-- Stored items --
○ ○ ○ ○

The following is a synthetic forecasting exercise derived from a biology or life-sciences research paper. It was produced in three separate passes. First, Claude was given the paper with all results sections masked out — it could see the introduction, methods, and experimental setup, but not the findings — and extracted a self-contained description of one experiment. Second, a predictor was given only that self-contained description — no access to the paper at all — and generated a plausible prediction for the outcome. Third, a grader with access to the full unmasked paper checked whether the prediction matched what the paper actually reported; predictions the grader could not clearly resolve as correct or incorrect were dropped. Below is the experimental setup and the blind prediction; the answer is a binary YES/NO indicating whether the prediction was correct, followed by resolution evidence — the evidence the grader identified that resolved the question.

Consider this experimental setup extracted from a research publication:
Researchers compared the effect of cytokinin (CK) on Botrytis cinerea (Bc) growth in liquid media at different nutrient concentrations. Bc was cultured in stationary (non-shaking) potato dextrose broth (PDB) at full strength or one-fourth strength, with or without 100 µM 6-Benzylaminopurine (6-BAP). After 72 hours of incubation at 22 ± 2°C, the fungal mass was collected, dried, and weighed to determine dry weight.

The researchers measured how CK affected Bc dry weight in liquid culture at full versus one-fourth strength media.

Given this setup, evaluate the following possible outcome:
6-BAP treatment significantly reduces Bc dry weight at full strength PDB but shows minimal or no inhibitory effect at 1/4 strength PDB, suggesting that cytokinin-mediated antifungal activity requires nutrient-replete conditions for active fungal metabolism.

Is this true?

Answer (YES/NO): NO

○ ○ ○ ○

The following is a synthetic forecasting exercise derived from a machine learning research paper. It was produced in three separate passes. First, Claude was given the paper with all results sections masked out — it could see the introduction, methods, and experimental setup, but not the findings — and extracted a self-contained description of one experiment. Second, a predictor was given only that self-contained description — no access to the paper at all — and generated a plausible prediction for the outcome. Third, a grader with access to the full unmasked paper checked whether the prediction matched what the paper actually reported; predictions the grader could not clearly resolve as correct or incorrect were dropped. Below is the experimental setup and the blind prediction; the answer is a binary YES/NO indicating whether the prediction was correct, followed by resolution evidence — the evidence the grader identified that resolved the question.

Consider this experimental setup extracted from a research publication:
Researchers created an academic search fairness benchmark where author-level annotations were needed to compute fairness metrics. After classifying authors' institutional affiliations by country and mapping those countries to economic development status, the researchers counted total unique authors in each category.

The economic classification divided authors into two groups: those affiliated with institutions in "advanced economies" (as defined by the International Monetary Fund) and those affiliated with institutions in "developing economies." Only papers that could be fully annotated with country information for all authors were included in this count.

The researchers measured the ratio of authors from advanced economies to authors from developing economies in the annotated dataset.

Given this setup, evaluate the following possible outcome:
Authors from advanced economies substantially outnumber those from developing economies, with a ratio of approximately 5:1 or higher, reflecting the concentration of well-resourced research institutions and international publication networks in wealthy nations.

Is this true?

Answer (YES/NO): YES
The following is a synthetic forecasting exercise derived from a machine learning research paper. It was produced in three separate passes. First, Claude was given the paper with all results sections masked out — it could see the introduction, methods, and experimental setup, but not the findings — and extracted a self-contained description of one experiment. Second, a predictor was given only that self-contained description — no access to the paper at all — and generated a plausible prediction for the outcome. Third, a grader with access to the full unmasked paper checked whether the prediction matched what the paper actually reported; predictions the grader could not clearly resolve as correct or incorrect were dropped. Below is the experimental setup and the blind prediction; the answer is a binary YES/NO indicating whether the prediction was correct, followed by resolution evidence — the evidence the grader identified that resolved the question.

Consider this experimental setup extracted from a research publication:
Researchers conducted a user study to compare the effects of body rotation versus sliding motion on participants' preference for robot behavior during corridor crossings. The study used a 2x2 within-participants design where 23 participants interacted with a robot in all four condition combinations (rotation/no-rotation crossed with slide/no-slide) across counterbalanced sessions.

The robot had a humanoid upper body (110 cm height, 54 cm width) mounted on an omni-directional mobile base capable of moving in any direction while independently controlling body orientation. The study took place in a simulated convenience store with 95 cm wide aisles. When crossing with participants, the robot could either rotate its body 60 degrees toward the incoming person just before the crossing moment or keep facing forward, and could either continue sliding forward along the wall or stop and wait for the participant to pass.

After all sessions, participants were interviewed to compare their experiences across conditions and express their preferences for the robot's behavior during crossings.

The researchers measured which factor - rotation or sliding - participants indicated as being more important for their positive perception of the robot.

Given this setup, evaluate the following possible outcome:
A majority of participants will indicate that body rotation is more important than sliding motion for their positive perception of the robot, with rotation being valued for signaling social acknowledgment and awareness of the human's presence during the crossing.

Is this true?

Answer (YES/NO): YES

○ ○ ○ ○

Every line in the data above that contains the word "versus" should be copied.

-- Answer to the problem --
The researchers measured how CK affected Bc dry weight in liquid culture at full versus one-fourth strength media.
Researchers conducted a user study to compare the effects of body rotation versus sliding motion on participants' preference for robot behavior during corridor crossings. The study used a 2x2 within-participants design where 23 participants interacted with a robot in all four condition combinations (rotation/no-rotation crossed with slide/no-slide) across counterbalanced sessions.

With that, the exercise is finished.